School to supercharge innovation
With more than 100 projects applying Hatch methodology, Mirvac has established the Hatch Innovation Capability Accelerator, or HICA – essentially a “school for innovation” that teaches people the theory and skills they need to run their own innovation projects.
“Anyone can teach innovation theory. It’s another thing to apply it – and apply it where it matters,” Giuffrida explains.
“But since HICA, we’ve seen a ripple effect run through our organisation as people start to apply innovation theory to something that matters to them. They are running experiments using our lean start-up methodology and hosting their own ideation sessions.”
This takes us back to COVID-19. As pandemic panic was growing, Mirvac’s response was to conduct a scan of every customer segment “to understand how COVID-19 would create long-term change to customer preferences and behaviours”.

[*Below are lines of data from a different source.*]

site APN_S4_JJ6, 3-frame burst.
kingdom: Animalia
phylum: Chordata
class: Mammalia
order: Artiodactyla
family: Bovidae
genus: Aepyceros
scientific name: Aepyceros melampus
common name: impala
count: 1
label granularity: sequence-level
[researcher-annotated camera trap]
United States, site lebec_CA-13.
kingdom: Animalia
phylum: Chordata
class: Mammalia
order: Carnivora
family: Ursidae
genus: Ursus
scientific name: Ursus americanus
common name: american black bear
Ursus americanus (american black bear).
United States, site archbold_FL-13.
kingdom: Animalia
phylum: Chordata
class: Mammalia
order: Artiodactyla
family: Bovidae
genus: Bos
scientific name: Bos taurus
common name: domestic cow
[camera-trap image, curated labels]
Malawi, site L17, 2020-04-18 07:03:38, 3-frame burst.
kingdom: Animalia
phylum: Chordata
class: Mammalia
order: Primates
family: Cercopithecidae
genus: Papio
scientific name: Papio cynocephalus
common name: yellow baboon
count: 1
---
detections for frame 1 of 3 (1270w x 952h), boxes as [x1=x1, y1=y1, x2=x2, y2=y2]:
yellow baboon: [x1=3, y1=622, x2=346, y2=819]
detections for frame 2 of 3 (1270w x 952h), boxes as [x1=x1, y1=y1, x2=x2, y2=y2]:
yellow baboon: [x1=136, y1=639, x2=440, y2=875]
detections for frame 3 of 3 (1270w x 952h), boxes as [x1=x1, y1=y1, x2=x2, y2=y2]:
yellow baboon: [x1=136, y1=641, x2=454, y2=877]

This gave Hatch a baseline to track shifts over time. “We can’t put a dollar value on these insights,” Giuffrida says. A company-wide portal was established to share the challenges facing retail centres and “crowdsource” solutions from across the business.
This led to a range of smart and swift innovations. Drive-thru facilities at shopping centres ensured food tenants could continue to service their customers. Retail space was repurposed to help community groups distribute food hampers and care packages to vulnerable community members. Both low-tech solutions illustrate Mirvac’s attitude to innovation. “We define innovation as ‘change that adds value’,” Giuffrida explains.
Teams are now working on missions that cut across the whole organisation, from new services for customers to new asset uses to new ways to collaborate with suppliers.
Fail fast, succeed faster
Giuffrida emphasises that good ideas are only just part of the success story. “We have a graveyard of failed ideas that perished because they weren’t desirable to our customers. And I think that's the point. You have to be willing to fail and fail fast.”
The tech sector has mastered this ‘fail fast’ attitude by removing the stigma associated with failure and focusing instead on how the knowledge gained increases the probability of future success. Giuffrida agrees.
“You can’t focus on always getting it right. There's a lot of ambiguity in innovation. You have to place a lot of bets – and they have to be lean bets so you don’t spend a lot of money on something that no one wants.”
So, it’s ‘test early, fail cheaply, succeed faster’?
Giuffrida says Hatch is focused on learnings rather than failures, with innovators encouraged to share across the business. This supports further experimentation and boundary pushing.
Giuffrida says one of her biggest rewards is seeing her colleagues take back Hatch’s methods to their own teams.
“Just recently, I was excited to see a facilities manager fleshing out his idea on a lean canvas, using the methodology he had learnt through HICA. Once upon a time he probably thought innovation was this ‘fluffy’ thing, but since learning skills through Hatch, he’s found a new way to test his ideas. That’s how we create an innovation culture.”